— START Rows —
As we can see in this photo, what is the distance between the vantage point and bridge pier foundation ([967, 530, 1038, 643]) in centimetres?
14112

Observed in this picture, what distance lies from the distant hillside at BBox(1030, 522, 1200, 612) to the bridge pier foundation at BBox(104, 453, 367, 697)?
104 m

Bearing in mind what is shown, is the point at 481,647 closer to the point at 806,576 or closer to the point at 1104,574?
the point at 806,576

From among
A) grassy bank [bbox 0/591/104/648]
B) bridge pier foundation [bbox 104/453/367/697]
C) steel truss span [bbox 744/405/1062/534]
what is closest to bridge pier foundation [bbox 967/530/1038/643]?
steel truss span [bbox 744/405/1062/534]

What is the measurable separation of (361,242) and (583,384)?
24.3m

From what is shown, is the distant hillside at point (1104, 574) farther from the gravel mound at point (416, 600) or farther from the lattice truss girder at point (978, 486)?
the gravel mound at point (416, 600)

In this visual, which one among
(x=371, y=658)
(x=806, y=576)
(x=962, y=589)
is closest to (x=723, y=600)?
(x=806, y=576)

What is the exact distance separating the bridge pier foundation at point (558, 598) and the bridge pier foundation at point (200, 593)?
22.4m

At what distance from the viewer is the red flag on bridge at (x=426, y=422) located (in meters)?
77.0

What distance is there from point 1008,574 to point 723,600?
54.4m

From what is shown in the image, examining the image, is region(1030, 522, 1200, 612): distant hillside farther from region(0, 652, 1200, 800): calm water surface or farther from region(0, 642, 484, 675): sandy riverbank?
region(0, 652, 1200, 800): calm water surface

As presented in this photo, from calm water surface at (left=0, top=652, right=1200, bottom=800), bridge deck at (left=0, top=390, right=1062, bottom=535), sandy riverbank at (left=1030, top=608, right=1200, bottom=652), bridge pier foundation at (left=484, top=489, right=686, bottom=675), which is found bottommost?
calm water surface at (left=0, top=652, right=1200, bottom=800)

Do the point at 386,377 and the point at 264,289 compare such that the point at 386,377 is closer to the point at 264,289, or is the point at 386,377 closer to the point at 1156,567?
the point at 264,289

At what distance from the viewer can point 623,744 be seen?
— END Rows —
* Short exercise
Write out the whole listing exactly.

* Reply to the exercise
As we can see in this photo, what is the distance between the vantage point and bridge pier foundation ([967, 530, 1038, 643]) in centimetres?
14112

Observed in this picture, what distance lies from the distant hillside at BBox(1030, 522, 1200, 612) to the bridge pier foundation at BBox(104, 453, 367, 697)?
104 m

Bearing in mind what is shown, is the point at 481,647 closer to the point at 806,576 or closer to the point at 1104,574?
the point at 806,576

From among
A) grassy bank [bbox 0/591/104/648]
B) bridge pier foundation [bbox 104/453/367/697]
C) steel truss span [bbox 744/405/1062/534]
what is closest to bridge pier foundation [bbox 967/530/1038/643]?
steel truss span [bbox 744/405/1062/534]

What is the measurable separation of (361,242) and (583,384)?
24.3m

From what is shown, is the distant hillside at point (1104, 574) farther from the gravel mound at point (416, 600) or farther from the lattice truss girder at point (978, 486)?
the gravel mound at point (416, 600)

In this visual, which one among
(x=371, y=658)
(x=806, y=576)
(x=962, y=589)
is closest to (x=723, y=600)?
(x=806, y=576)

What is the exact distance separating the bridge pier foundation at point (558, 598) and the bridge pier foundation at point (200, 593)?
22.4m

At what distance from the viewer is the red flag on bridge at (x=426, y=422) located (in meters)?
77.0

What distance is there from point 1008,574 to point 723,600?
54.4m

From what is shown in the image, examining the image, is region(1030, 522, 1200, 612): distant hillside farther from region(0, 652, 1200, 800): calm water surface or farther from region(0, 642, 484, 675): sandy riverbank?
region(0, 652, 1200, 800): calm water surface

As presented in this photo, from calm water surface at (left=0, top=652, right=1200, bottom=800), bridge deck at (left=0, top=390, right=1062, bottom=535), sandy riverbank at (left=1030, top=608, right=1200, bottom=652), bridge pier foundation at (left=484, top=489, right=686, bottom=675), which is found bottommost?
calm water surface at (left=0, top=652, right=1200, bottom=800)

Do the point at 386,377 and the point at 264,289 compare such that the point at 386,377 is closer to the point at 264,289, or is the point at 386,377 closer to the point at 1156,567?
the point at 264,289

At what distance from the viewer can point 623,744 be seen?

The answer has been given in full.